The "user-level anomaly detection system" was described today at the military communications conference known as MILCOM 2002, being held in Anaheim, Calif.
"We have developed a new paradigm, proactively encapsulating user intent where you basically generate a profile for every single user in the system where security is a major concern," said Shambhu Upadhyaya, associate professor of computer science and engineering and co-author of the paper.
In addition to the paper presentation, MILCOM invited Upadhyaya to give a half-day tutorial on the new intrusion detection system at the meeting.
Upadhyaya directs UB's Center of Excellence in Information Systems Assurance Research and Education, one of 36 in the U.S. chosen by the National Security Agency to develop new programs to conduct research and train students to protect the nation's information technology systems from cyberterrorism.
The new UB intrusion detection system is being developed for application in highly secure facilities, such as those in the military.

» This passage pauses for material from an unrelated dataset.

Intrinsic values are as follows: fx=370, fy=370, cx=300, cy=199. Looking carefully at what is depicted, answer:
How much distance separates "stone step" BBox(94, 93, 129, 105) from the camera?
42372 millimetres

"Existing approaches look at a past record of computer activity because those systems produce audits of activity for every user," he explained. "Our methodology is a marriage of two known techniques: misuse and anomaly detection. We use an assertion/rule-based approach to precisely capture the initial bracket of activity and then fine-tune this profile to reflect ongoing activity, making highly personalized and accurate profiles possible.

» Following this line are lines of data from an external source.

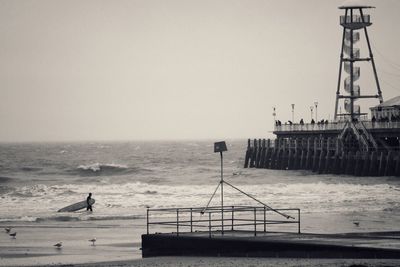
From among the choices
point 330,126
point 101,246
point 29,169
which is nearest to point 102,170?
point 29,169

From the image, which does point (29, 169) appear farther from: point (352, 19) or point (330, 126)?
point (352, 19)

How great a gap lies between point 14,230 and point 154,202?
18.6 m

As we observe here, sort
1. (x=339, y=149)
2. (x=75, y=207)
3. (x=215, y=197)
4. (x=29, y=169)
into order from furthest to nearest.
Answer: (x=29, y=169) → (x=339, y=149) → (x=215, y=197) → (x=75, y=207)

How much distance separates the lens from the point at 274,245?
32844mm

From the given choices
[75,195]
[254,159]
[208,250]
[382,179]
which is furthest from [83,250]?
[254,159]

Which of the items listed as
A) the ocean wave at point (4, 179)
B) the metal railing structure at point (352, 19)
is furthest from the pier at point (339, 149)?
the ocean wave at point (4, 179)

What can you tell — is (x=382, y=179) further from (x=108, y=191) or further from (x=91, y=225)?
(x=91, y=225)

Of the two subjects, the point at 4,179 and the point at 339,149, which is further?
the point at 4,179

"Also, since users are being constantly monitored, this system can detect intrusions or attacks on-the-fly."
The UB system generates a user profile according to data about standard operations and commands that each user follows to carry out specific tasks.
The system is designed to detect significant deviations from procedures followed by normal users.

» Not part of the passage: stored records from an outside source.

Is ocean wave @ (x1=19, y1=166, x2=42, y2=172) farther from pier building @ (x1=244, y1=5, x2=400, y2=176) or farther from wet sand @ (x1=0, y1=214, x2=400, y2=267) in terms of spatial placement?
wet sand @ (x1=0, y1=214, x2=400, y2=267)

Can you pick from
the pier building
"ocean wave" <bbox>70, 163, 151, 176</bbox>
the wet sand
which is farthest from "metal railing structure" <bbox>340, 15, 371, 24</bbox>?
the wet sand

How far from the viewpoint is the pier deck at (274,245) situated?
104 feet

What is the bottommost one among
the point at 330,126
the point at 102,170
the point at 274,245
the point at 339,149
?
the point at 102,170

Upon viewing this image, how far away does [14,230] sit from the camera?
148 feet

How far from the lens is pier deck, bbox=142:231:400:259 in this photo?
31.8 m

While some commercially available computer security packages already feature user-profiling, Upadhyaya noted that they are based on "low-level" methodsmeaning they seek out deviations on the basis of huge amounts of data, so they end up creating many false alarms.
"User modeling is computationally hard," said Upadhyaya. "Since many of these existing systems treat this problem purely statistically, any deviation from the norm is signaled as an anomaly, but it is often the case that an intrusion has not occurred.
"It's a nuisance because an alarm can go off every five minutes."
By contrast, the system he developed with co-authors Rankumar Chinchani, a doctoral candidate in the Department of Computer Science and Engineering, and Kevin Kwiat of the Air Force Research Laboratory in Rome, N.Y., is based on the idea that the computation habits of normal users generally are well-defined and that he or she will work within those bounds.
"The normal behavior of computer users has been very well characterized," said Upadhyaya. "Normal users stick within well-defined parameters. Intruders or hackers, on the other hand, will not be able to carry out their intended operations within such well-defined parameters, and so will make the scope of his or her activities overly permissive," said Upadhyaya. "Our system is based on detecting that kind of behavior."
The key to the UB system's success and its "scalable" feature is that its monitoring system operates at a high level, examining commands that users execute to perform certain operations. This contrasts with the low-level monitoring that many existing packages perform, which examine commands as basic as the ones and zeroes of which email messages are composed.
"Our system is looking for a sequence of operations that falls within certain normal parameters," he explained.
"For example, if you want to make a document, you do certain things in a certain order, you create the document, you use a word processing program, you may run Spellcheck. Our system knows what to look for in the normal sequence that is necessary to accomplish this job. Any deviations from that are assumed to be potential cyberattacks."
The work was funded by the Air Force Research Laboratory.